In April, Amazon said it expected second-quarter revenue of between $2.7 billion and $2.85 billion.
In the same period last year, the online retailer turned in earnings of 5 cents a share and garnered revenue of $2.139 billion.
For the third quarter, the company said it expects net sales in a range of $3.0 billion to $3.18 billion, with operating income in a range of $75 million to $110 million.
Amazon said it now expects full-year sales in a range of $13.80 billion to $14.30 billion.
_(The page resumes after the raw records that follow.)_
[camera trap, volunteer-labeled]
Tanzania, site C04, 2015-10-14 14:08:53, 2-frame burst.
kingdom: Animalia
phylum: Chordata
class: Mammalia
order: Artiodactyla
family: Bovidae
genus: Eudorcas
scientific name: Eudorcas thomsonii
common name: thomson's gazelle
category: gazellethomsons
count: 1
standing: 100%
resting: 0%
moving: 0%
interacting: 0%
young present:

Previously, the company said it expected a range of $13.4 billion to $14.0 billion.
Amazon shares have been on a surge since last quarter's results showed improved profit margins and pared-back spending.
Bullish investors, jumping on signals that investments in technology and content might be beginning to pay off, have pushed Amazon's price up more than 60 percent as of Monday's close since first-quarter earnings were announced in April.
Shares have more than doubled since year-ago results came out.
The company is now valued well above major Internet players as well as brick-and-mortar retailers. Amazon shares, as of Monday's close, traded at 52 times 2008 expected earnings, compared with 21 times at eBay, 46 times at Yahoo and 14 times at Wal-Mart Stores.